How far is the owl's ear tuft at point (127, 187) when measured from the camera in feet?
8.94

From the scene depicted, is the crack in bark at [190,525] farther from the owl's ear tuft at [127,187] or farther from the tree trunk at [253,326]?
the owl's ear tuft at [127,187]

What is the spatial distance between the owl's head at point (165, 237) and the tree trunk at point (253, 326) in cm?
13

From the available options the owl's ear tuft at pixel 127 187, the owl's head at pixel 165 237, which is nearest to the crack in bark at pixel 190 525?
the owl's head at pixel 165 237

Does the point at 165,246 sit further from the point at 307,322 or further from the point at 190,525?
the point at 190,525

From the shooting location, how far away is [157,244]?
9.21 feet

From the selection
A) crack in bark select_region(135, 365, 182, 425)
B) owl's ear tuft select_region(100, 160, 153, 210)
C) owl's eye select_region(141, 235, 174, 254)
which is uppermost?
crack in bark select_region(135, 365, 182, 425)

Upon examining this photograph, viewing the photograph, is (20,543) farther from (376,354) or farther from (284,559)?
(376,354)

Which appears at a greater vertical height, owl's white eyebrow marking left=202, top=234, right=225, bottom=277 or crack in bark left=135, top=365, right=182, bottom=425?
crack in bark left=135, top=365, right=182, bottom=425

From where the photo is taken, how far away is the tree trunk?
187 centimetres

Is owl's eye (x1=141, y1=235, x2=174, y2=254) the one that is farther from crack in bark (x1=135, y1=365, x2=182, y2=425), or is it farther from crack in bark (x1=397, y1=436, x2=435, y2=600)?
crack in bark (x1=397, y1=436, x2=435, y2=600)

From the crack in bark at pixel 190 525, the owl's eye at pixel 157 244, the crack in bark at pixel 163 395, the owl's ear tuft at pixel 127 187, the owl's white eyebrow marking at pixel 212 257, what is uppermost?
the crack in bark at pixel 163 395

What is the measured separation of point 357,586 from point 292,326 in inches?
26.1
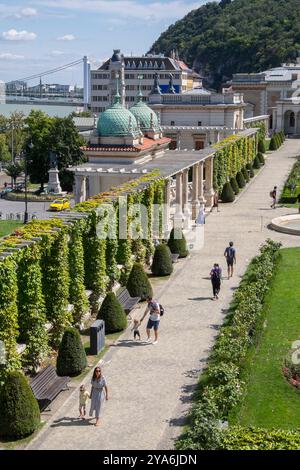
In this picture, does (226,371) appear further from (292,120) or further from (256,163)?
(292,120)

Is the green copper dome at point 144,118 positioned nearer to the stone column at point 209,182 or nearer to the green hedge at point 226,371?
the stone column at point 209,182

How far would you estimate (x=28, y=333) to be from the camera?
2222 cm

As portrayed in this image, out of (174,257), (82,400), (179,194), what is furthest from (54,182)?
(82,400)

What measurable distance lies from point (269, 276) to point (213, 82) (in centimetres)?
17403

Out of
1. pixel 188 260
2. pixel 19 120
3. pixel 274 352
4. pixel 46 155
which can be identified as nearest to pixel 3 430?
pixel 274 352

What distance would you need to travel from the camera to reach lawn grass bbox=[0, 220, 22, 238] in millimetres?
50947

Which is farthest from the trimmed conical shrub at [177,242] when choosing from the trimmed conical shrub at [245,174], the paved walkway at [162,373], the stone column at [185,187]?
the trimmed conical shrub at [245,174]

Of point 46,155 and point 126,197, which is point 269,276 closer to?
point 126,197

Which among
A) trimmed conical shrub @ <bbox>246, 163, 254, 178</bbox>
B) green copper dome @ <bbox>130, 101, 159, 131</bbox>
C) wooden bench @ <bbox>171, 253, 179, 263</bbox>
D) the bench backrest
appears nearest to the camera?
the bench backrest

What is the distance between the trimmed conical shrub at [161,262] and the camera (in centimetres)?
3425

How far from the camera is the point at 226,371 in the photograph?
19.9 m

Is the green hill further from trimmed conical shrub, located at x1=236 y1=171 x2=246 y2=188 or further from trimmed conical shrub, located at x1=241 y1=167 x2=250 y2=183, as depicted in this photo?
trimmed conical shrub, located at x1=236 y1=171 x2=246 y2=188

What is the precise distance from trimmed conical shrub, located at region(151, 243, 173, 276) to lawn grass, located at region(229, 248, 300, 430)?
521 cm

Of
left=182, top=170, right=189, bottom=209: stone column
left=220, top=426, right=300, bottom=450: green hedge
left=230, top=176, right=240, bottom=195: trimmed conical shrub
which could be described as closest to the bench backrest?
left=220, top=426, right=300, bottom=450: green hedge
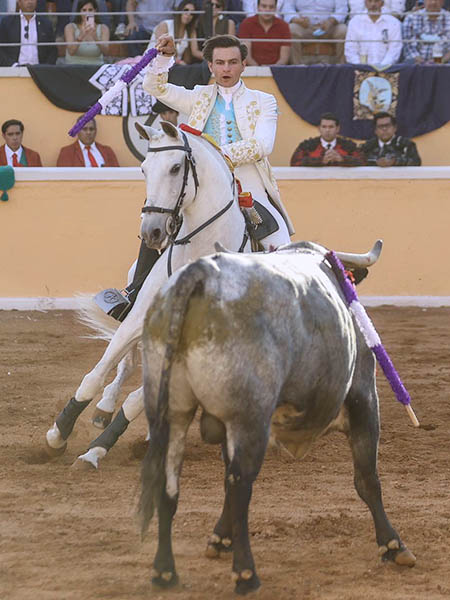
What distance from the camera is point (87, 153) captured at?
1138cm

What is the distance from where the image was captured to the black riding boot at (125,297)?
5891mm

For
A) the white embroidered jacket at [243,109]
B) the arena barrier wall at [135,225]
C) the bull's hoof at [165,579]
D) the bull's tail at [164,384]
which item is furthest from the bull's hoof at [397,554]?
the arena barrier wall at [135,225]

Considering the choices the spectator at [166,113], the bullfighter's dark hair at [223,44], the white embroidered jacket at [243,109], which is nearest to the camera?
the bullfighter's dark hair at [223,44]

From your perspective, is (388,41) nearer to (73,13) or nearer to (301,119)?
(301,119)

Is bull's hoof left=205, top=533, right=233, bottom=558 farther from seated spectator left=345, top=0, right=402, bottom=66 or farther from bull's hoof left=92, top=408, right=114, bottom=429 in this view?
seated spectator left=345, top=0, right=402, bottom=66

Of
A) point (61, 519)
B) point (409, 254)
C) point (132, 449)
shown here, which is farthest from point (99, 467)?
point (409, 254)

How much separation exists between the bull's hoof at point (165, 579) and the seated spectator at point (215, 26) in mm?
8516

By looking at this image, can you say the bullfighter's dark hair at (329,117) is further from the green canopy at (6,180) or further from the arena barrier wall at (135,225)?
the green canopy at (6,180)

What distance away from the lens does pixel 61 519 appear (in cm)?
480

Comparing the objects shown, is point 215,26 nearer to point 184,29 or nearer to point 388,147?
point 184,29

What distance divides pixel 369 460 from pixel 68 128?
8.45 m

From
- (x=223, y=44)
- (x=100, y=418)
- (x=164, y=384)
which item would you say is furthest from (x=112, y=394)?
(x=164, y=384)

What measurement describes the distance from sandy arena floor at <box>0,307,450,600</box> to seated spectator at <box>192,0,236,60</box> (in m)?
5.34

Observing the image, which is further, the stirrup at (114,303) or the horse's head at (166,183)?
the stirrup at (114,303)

---

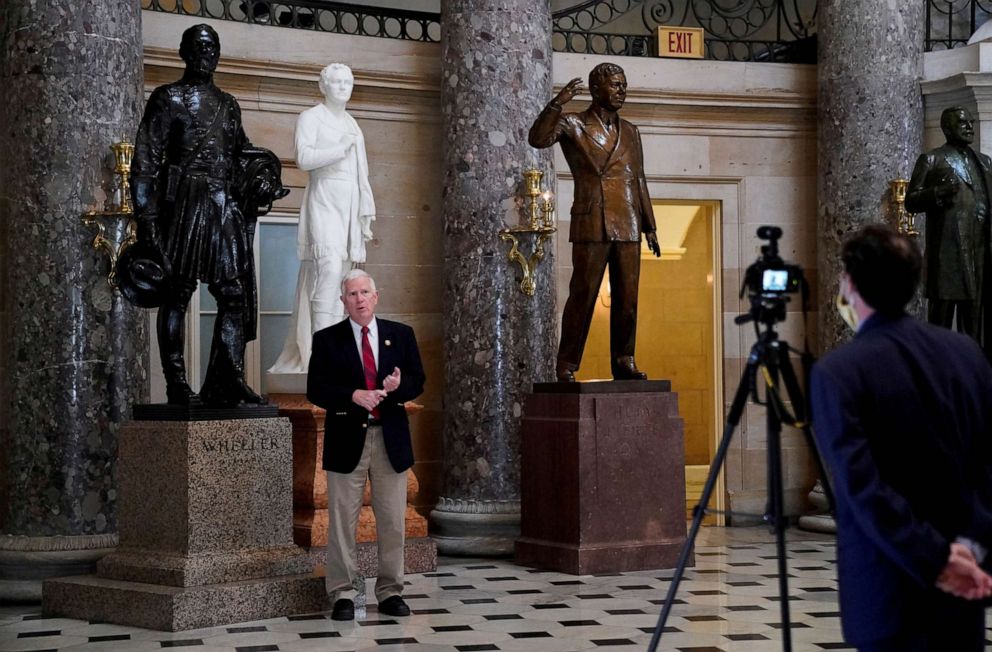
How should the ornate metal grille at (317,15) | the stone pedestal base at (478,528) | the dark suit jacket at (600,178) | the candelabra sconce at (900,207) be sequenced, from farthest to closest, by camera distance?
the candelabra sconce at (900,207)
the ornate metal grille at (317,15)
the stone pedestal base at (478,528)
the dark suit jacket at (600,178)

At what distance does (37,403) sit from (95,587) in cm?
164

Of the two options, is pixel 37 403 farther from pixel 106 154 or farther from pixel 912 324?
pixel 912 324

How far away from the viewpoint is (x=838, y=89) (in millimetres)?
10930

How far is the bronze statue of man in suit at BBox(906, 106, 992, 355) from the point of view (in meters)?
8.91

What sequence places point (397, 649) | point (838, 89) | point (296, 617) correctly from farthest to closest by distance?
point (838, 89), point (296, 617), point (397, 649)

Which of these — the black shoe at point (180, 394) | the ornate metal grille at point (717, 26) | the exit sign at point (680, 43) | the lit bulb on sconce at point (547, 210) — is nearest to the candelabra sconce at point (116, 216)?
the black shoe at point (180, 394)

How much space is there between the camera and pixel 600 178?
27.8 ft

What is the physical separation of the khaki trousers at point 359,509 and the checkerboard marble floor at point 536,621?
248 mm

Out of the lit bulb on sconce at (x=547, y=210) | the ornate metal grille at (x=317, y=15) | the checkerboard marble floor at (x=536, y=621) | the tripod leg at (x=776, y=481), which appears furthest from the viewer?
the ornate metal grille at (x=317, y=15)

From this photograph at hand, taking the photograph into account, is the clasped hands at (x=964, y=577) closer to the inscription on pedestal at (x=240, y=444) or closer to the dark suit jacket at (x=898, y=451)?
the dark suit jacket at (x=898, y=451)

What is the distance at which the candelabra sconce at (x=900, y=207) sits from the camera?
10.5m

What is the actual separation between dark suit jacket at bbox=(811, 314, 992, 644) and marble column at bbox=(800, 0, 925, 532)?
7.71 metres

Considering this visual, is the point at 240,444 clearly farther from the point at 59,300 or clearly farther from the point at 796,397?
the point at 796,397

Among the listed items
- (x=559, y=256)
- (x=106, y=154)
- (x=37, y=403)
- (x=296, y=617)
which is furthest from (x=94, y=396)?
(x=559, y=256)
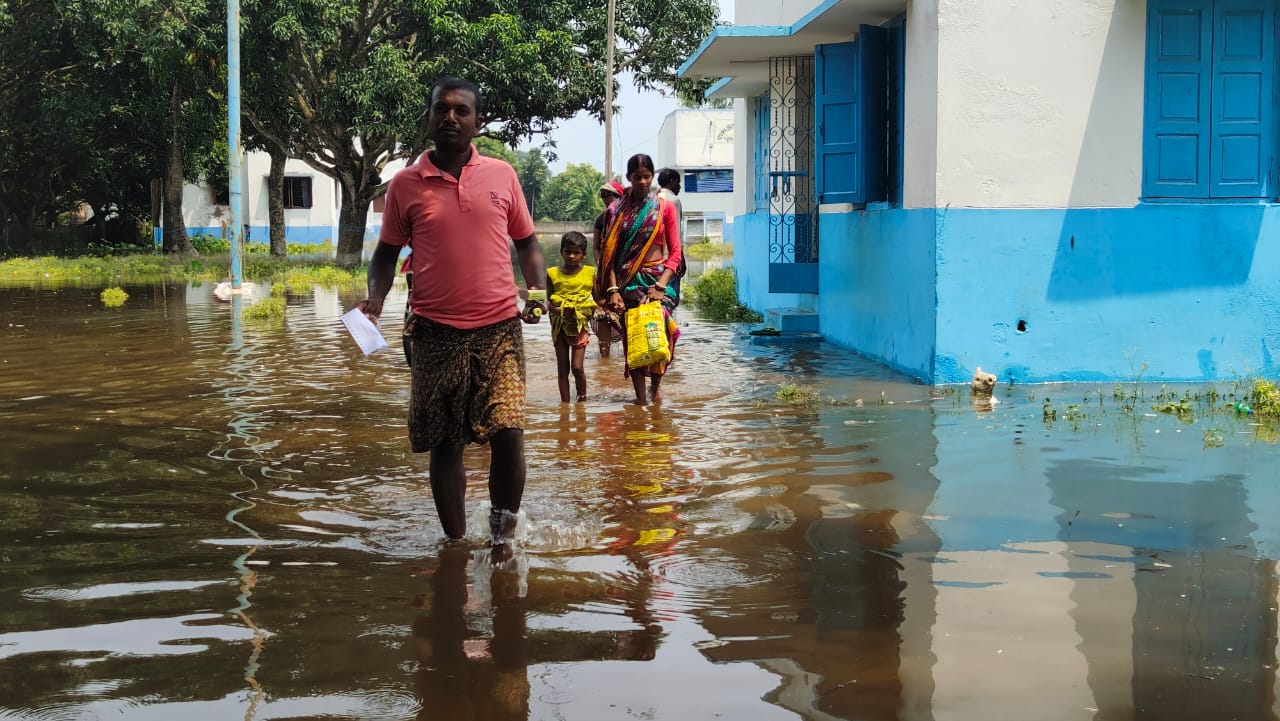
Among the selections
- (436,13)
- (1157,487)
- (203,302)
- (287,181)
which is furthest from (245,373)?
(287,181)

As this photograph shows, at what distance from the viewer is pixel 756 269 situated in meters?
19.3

...

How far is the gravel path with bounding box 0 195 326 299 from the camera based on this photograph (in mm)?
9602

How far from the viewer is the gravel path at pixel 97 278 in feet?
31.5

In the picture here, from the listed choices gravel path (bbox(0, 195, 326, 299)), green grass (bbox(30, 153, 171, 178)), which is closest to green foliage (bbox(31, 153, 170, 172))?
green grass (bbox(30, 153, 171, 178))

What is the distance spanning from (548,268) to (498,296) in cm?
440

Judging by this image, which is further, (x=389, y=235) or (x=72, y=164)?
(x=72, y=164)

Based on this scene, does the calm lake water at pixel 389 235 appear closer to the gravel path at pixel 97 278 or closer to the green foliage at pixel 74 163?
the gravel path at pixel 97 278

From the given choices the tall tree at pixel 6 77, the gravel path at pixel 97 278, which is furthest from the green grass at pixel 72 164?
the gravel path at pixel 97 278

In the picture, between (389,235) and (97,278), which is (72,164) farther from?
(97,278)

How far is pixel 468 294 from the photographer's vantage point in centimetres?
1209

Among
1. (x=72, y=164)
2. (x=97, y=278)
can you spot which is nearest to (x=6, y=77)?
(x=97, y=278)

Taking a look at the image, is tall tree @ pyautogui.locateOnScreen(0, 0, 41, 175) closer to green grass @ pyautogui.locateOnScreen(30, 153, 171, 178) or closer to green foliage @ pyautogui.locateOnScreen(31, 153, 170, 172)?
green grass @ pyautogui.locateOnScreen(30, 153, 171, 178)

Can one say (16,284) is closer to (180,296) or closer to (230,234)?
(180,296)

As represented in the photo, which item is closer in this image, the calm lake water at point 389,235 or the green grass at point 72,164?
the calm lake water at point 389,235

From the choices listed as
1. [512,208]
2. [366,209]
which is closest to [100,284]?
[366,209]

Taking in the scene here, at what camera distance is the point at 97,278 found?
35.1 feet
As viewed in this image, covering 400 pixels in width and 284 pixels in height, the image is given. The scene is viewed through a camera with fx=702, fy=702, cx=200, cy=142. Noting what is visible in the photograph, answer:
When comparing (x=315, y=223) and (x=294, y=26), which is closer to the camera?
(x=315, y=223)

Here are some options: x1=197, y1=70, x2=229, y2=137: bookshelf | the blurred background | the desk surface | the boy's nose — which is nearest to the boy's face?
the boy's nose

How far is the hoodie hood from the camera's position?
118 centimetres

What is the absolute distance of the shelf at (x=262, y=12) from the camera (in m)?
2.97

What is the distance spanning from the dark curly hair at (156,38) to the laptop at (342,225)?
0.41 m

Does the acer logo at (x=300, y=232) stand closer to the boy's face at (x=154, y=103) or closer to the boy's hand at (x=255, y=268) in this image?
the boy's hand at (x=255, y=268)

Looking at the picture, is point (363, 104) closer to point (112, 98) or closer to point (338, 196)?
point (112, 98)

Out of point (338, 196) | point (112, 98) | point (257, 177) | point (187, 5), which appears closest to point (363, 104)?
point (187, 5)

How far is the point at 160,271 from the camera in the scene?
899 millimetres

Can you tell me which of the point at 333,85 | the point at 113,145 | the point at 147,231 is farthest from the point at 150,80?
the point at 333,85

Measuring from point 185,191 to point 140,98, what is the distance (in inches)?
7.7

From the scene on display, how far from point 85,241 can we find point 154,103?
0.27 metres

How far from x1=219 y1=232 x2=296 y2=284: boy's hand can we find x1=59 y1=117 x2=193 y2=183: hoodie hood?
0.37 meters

*Instructions to follow*. Render the listing lines, starting at the line containing "From the scene on" and ending at the line containing "0.37 meters", as a Markdown table with the columns Row (a running number) and Line, omitting blank lines.

*Output*.
| Row | Line |
|---|---|
| 1 | From the scene on display, how far from point 85,241 can we find point 154,103? |
| 2 | 0.27 metres |
| 3 | How far from x1=219 y1=232 x2=296 y2=284: boy's hand can we find x1=59 y1=117 x2=193 y2=183: hoodie hood? |
| 4 | 0.37 meters |